This staff advisory opinion is issued in response to your request dated June 10, 1996, for our views concerning the applicability of the Federal Trade Commission's Franchise Rule to your client's business arrangement.
According to your letter, Stewart's Restaurants is developing a mobile food trailer which will carry the "Stewart's" mark. The trailer will be fitted with special soft drink dispensing equipment built to Stewart's specifications. Stewart's intends to offer its mobile food trailers for sale. Financing for a trailer can be obtained either through Stewart's or a third party, at the purchaser's option.
Purchasers of a trailer will also enter into an agreement that restricts food sales. According to the agreement, purchasers can sell only food products approved by Stewart's, which can be purchased from any approved supplier. Purchasers will also be required to purchase the base for soft drinks from Stewart's. You note that the soft drink base will be sold at normal wholesale prices. You further state that there would be no royalty or initial or subsequent franchise fee.

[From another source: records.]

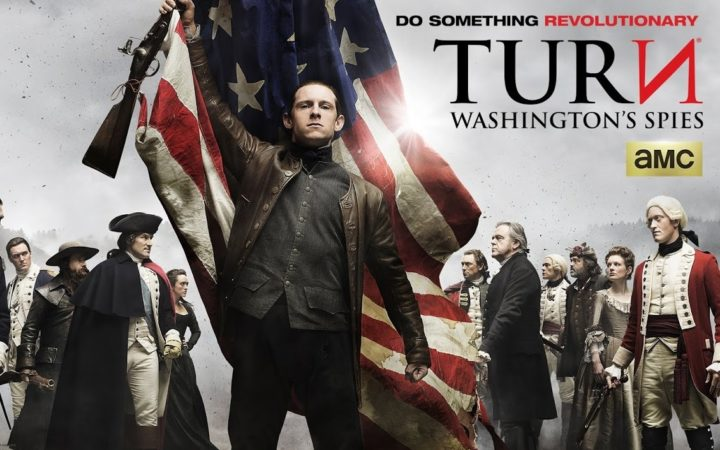AMC Turn: Washington Spies Season 4 - Baby
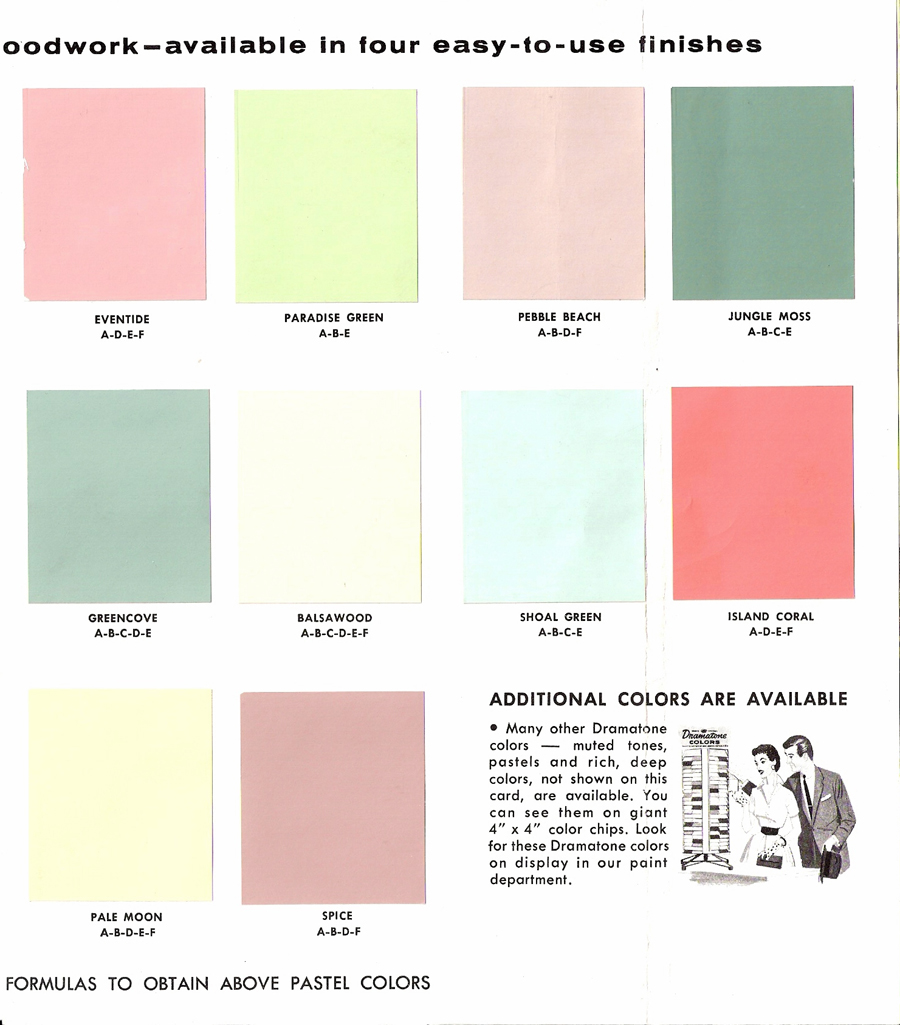 2014 Interior Paint Colors: The Sunshine Grove: 1950s Glidden Interior Paint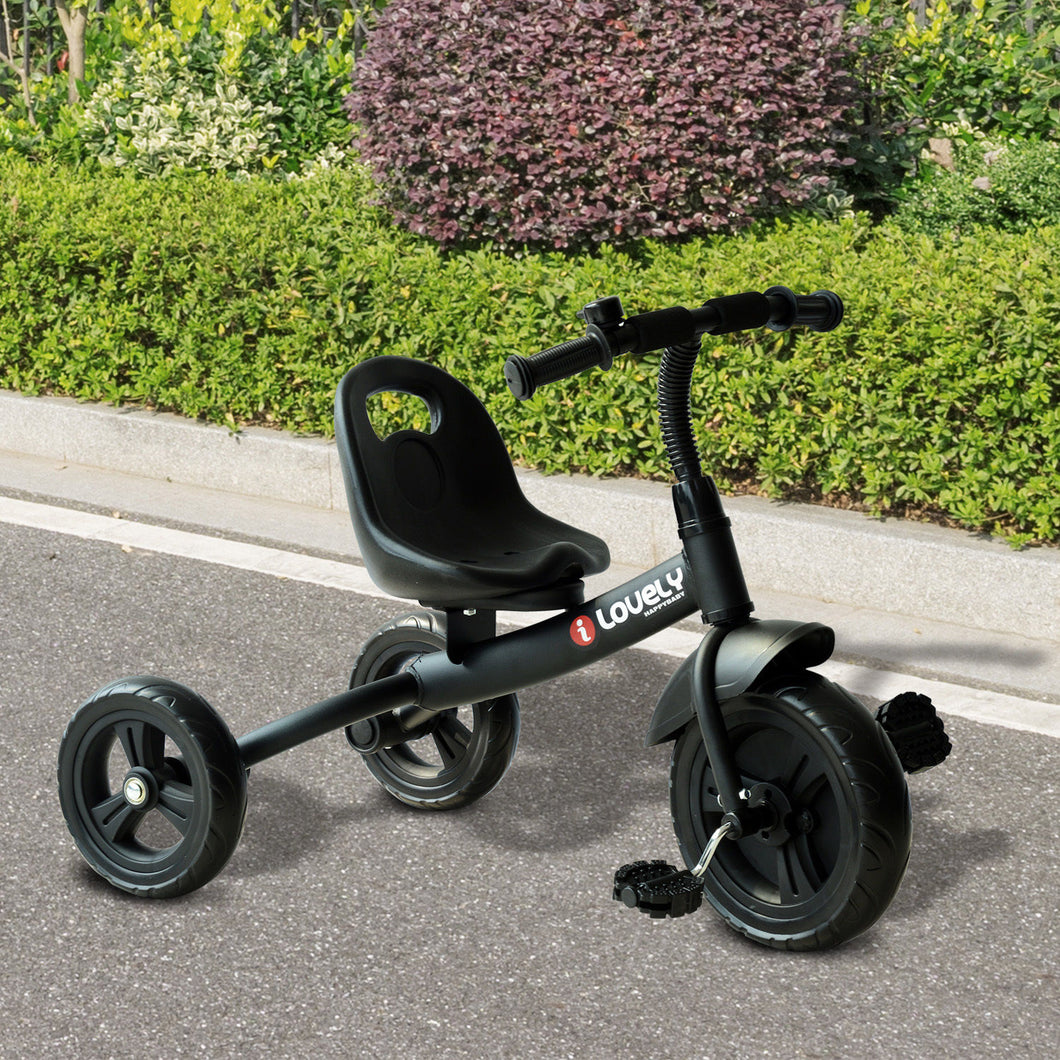 HOMCOM 3 Wheels Ride on Toddler Tricycle-Black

According to your letter, purchasers would also have the right at any time to "de-identify" the trailer by removing all references to Stewart's from the trailer and soft drink dispensing equipment. In some circumstances, Stewart's would buy back the soda dispensing equipment at its fair market value. Similarly, if the purchaser no long wanted the trailer, Stewart's would consider repurchasing the trailer at its fair market value.
You now ask whether the sale of the trailer and the accompanying agreement constitutes the sale of a franchise under the Commission's Franchise Rule.
You should know that, as a matter of policy, the Commission's Franchise Rule enforcement staff will not issue any staff opinion on the ultimate issue whether, under a specific set of facts, a business relationship is covered by the Franchise Rule. We will, however, provide general guidance on the Franchise Rule that you may wish to consider in determining whether your business arrangement constitutes a franchise.
II. DEFINITION OF THE TERM "FRANCHISE"
We begin our analysis by noting that the term "franchise" refers to a continuing commercial relationship. According to your client's proposed agreement, purchasers of a trailer are required to purchase the base for the soft drinks from Stewart's. Under these facts, it appears that Stewart's and the trailer purchasers will have a continuing commercial relationship.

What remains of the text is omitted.